Perfecting the instrument to law, by contrast, signifies the inversion—the corruption—of that “traditional paopa order.” Throughout Sierra Leonean history, few people have been as sacrosanct as the belief that the Executive must be protected from other Arms of government. By murdering the debate on the instrument, Speaker did not merely violate the law. He did something more subversive: He polluted Sierra Leone’s modern days battle to fight against corruption with a sense of nationalistic purpose to genuinely win international and national admirations and attract genuine investors in the country.
Bio’s Supporters honour the Establishment Tradition of Discrimination:
Once you grasp that for Bio and many of his supporters, corruption means less the violation of law than the violation of established hierarchies, their behaviour makes more sense. In all his speeches, Bio has employed the phrase rule of law. Most of them refer to the illegal means of amassing wealth.
Why were Bio’s supporters so convinced that Ernest was the more corrupt president even as reporters uncovered far more damning evidence about Bio’s regime disrespecting our laws within few months in office than they did about Ernest’s? Likely because Ernest’s threatened and kill all economic growth with his regime as a one man show government which Bio isn’t an exemption. For many Sierra Leonenas, disrespecting the laws to specifically satisfy the Executive Arm —especially with an intention to satisfy a political party hidden agenda—in and of itself represents a form of corruption.

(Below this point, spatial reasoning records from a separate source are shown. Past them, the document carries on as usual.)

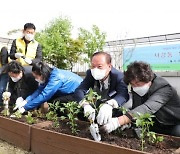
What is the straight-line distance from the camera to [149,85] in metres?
1.79

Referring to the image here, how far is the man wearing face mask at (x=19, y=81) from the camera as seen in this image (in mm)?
2814

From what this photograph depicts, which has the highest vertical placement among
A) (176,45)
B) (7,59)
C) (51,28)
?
(51,28)

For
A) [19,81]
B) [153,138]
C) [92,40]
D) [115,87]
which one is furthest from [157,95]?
[92,40]

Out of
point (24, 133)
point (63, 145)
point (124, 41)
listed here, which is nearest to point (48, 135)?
point (63, 145)

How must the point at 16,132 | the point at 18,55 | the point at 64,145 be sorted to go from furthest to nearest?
the point at 18,55 → the point at 16,132 → the point at 64,145

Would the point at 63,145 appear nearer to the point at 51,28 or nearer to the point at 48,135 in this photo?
the point at 48,135

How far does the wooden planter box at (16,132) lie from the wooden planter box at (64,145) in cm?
7

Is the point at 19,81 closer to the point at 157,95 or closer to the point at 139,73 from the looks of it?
the point at 139,73

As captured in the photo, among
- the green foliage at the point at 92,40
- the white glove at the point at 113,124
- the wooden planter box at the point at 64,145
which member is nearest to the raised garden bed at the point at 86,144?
the wooden planter box at the point at 64,145

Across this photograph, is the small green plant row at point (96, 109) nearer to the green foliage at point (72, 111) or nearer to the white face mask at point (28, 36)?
the green foliage at point (72, 111)

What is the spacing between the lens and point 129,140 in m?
1.63

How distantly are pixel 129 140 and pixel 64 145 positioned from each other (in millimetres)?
448

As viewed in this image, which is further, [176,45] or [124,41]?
[124,41]

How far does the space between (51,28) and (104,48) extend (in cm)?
240
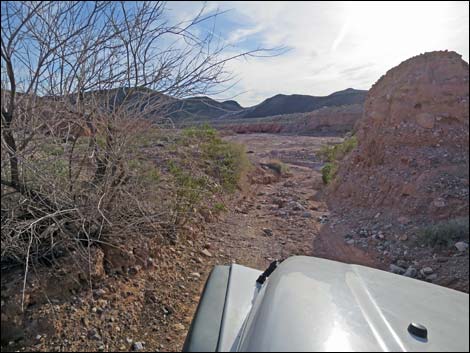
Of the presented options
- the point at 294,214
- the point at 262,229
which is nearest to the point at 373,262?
the point at 262,229

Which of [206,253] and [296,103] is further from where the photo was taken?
[296,103]

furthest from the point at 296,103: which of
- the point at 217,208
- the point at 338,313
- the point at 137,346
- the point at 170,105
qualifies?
the point at 338,313

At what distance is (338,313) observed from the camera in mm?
1188

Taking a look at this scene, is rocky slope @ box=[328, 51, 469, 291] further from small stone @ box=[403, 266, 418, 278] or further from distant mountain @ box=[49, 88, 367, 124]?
distant mountain @ box=[49, 88, 367, 124]

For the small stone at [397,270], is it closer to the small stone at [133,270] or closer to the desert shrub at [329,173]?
the small stone at [133,270]

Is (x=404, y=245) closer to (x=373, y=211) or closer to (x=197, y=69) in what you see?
(x=373, y=211)

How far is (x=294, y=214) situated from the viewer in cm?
634

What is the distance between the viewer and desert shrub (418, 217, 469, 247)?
14.2 ft

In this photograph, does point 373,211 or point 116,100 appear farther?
point 373,211

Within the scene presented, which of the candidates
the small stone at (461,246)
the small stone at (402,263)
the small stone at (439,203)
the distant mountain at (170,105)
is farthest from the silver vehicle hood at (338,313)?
the small stone at (439,203)

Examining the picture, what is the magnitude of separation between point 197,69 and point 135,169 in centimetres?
118

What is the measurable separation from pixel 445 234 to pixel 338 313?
4.06 metres

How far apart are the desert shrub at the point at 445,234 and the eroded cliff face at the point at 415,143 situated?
2.93 feet

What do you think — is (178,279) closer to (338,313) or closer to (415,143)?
(338,313)
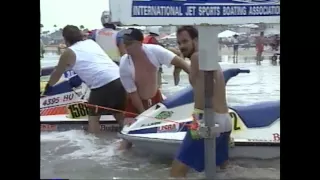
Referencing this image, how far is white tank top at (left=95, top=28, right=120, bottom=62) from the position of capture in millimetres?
5660

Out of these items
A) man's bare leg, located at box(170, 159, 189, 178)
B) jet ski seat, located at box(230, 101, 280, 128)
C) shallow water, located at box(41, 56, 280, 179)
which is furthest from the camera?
jet ski seat, located at box(230, 101, 280, 128)

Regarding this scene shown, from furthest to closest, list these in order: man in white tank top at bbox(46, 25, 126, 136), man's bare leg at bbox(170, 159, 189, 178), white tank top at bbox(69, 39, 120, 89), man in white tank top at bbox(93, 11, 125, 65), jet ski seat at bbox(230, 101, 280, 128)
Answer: man in white tank top at bbox(93, 11, 125, 65), white tank top at bbox(69, 39, 120, 89), man in white tank top at bbox(46, 25, 126, 136), jet ski seat at bbox(230, 101, 280, 128), man's bare leg at bbox(170, 159, 189, 178)

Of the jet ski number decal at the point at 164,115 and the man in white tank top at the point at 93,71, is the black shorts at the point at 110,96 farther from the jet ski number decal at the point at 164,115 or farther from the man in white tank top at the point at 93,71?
the jet ski number decal at the point at 164,115

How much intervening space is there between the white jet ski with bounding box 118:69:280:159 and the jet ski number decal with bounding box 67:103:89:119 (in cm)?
114

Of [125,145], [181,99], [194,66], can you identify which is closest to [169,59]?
[181,99]

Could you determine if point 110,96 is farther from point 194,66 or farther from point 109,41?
point 194,66

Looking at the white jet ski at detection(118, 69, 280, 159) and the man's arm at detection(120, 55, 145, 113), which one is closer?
the white jet ski at detection(118, 69, 280, 159)

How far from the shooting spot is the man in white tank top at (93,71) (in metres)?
4.42

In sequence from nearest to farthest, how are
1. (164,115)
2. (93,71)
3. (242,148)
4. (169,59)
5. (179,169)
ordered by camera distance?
(179,169), (242,148), (164,115), (169,59), (93,71)

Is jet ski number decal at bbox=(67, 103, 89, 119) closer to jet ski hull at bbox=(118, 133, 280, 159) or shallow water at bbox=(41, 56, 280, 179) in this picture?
shallow water at bbox=(41, 56, 280, 179)

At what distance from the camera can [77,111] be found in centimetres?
521

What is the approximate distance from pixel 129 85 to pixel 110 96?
0.70ft

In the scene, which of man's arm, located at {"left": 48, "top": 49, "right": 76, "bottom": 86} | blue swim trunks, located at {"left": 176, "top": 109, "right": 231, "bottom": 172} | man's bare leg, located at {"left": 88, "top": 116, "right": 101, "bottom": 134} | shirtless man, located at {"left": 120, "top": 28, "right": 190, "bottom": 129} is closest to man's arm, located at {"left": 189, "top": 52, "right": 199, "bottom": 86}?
blue swim trunks, located at {"left": 176, "top": 109, "right": 231, "bottom": 172}
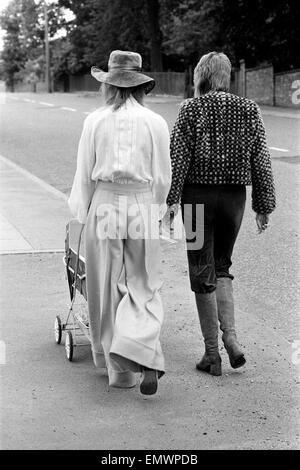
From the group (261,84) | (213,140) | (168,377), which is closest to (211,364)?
(168,377)

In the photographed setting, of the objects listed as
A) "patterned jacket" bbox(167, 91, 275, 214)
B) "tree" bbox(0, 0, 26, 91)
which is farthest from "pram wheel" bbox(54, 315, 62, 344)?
"tree" bbox(0, 0, 26, 91)

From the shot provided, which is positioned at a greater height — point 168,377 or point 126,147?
point 126,147

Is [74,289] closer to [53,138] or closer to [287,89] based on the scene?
[53,138]

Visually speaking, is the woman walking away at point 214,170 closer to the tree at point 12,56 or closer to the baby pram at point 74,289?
the baby pram at point 74,289

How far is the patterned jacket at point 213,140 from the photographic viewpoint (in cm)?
520

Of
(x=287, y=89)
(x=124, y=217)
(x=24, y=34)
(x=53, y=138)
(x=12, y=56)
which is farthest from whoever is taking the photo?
(x=12, y=56)

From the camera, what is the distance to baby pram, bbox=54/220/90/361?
558 cm

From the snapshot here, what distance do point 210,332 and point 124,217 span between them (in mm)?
887

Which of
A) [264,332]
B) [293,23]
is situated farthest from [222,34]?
[264,332]

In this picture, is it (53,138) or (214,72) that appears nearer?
(214,72)

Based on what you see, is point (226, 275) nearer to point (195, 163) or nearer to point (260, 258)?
point (195, 163)

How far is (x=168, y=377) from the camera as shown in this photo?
17.6 feet

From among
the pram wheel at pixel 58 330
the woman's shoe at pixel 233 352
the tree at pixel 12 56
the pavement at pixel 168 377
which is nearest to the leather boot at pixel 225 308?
the woman's shoe at pixel 233 352

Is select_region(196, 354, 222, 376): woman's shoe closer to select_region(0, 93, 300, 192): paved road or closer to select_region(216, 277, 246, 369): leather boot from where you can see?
select_region(216, 277, 246, 369): leather boot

Refusing to debate the instrument before it turned to law makes it harder for SLPP “paopa” supporters to claim that Speaker didn’t violate the law. But it doesn’t really matter. For many “paopas”, Bio and his administration remain uncorrupt—indeed, anticorrupt—because what they fear most isn’t the corruption of Sierra Leone law; it’s the corruption of “paopa” hidden agenda. And in the struggle against that form of corruption—the kind embodied by nearly all of them—Bio isn’t the problem. He’s the solution.